Subway does have a very distinctive smell, which is unique to their brand. It certainly doesn’t attract me in the way that good baking bread does.
It was Rathergood, wasn’t it.
ETA
Oh, crap. Beaten to it by @theophrastus.
Rathergood, Weebl, Cyriak, Mata, Sheep!, et al…woo yay hoopla!
Missed it entirely. That and Sonic and Chic-Fil-A and In And Out Burger.
I liked the Batch 81 sauce. Our local Quiznos sold it by the bottle for a while.
There are still a bunch of Quiznos locations in Canada, one near me, and every six or eight weeks I have a chicken carbonara sub, which is hands down the best chain sub there is, expensive but worth it. I’d have to be pretty goddamned hungry before I’d even look at a Subway.
That’s cool. A lot of TV shows or ads pass me by especially with having a TiVo at home. But as someone working in the ad industry, I can speak to how much impact it made at the time – both for Quiznos and for the industry as a whole. The fact that we’re still talking about it a decade later tells you how unique and memorable it was for people who saw it.

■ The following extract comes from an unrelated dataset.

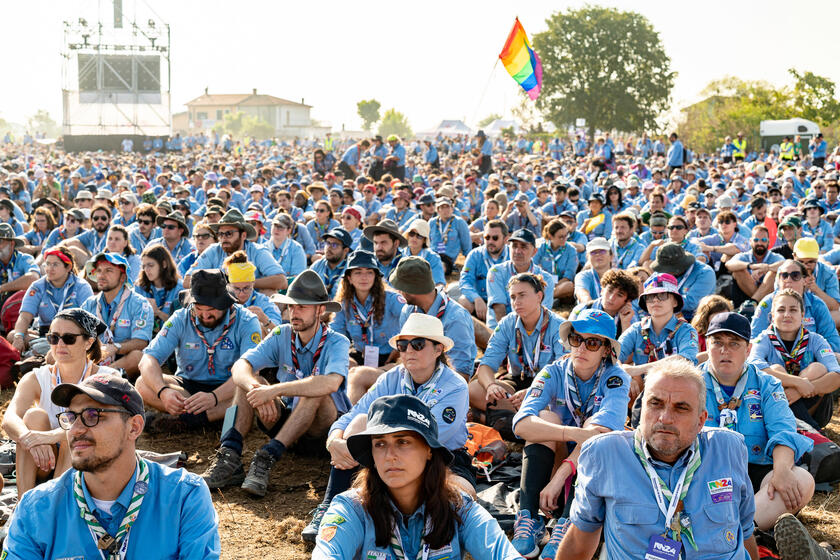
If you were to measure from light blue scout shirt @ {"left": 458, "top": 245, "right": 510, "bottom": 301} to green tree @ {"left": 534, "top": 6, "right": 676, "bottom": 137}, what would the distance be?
6005 centimetres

Krispy Kreme was interesting. I grew up for a big chunk in the south, with an ancient KK next to my middle school. Had a horseshoe shaped set of stools permanently occupied by a set of retirees, it was tiny tiny but great little place.
In the midwest they seemed to expand without really recognizing the regional development of the company that earned them their popularity elsewhere. There was old KK, and then new, not your parents KK that was in every gas station and licensed outlet available. Two headed brand identity.

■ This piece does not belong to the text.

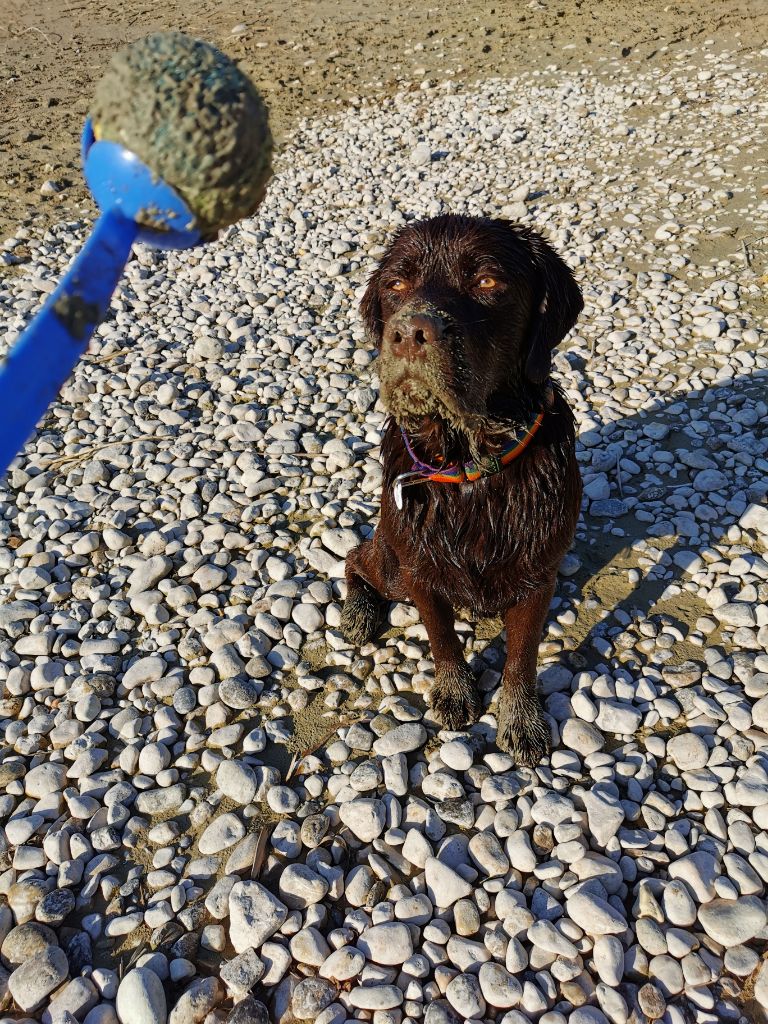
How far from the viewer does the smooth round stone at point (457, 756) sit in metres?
3.17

Glad it didn’t last, and ended without it going under totally.
My family loved the creepy guy. My spouse will still get close and say unasked “we got a peppa bar!”
Thanks quiznos.
Oliver Postgate was a British national treasure. He should be an international treasure.
I also remember the Burger King Herb campaign. A high recall rate doesn’t necessarily mean an ad campaign was good for the company.
The Quiznos by me were depressed and smelled bad. I liked the Spongs commercials, but they were also a problem for a restaurant that i already thought was dirty stench.
The Herb campaign wasn’t successful in the long term. Their biggest, weirdest success was with their brief tenure with the ad agency Crispin Porter & Bogusky who created stuff like the Subservient Chicken and the Burger King Xbox games. Those really propelled BK for a few years and totally changed the target market of the company. If Quiznos had kept on with ‘weird’ ads like the Spongmonkeys they might have kept targeting a younger market, but those ads were so bizarre and controversial that they backed off quickly, so unfortunately it left them with mixed messages.
The thing that made me not like Quiznos was when the sandwiches all got smaller and saucier. the sauces that came on the sandwiches always made me feel ill and they came on the sandwich by default in copious amounts, it wasn’t an option to leave them off at our local quiznos which is now closed and converted into a second subway. At subway you can at least choose not to add the sauce or add a different one, the “your way” style assembly.
Because Subway bread uses a chemical found in yoga mats.
That’s strange, the best (IMO) pizzas tend to be cooked extremely quickly, at very high temperatures (90 seconds at 900°F for a traditional Neapolitan pizza). I guess reheating instant pizzas is a different game from baking fresh ones, though.
Ooh, is it dihidrogen monoxide? That stuff’s nasty.
“Predictably consistent mediocrity” is arguably the central principle behind the industry of franchised fast food eateries. Certainly before chains eating out when on the road was a real crap shoot. Roadside eats might be great, okay, bad, or indeed dangerous. The creation of chains did nothing to improve odds of having an excellent meal, but they did strive to be consistently “okay.” It won’t be terrible, it won’t make you sick, and you know what to order.
Watching employees carefully use the scale to give me my sandwich stopped me after two tries. Ripping a slice of meat in half because it made my sandwich a hair over the weigh limit? Just silly.
Not since 2014.
It was never a harmful chemical.
And many, many baked goods used azodicarbonamide as well. Many of them phased it out after the media picked up the dumb ‘yoga mat’ thing. So can we stop?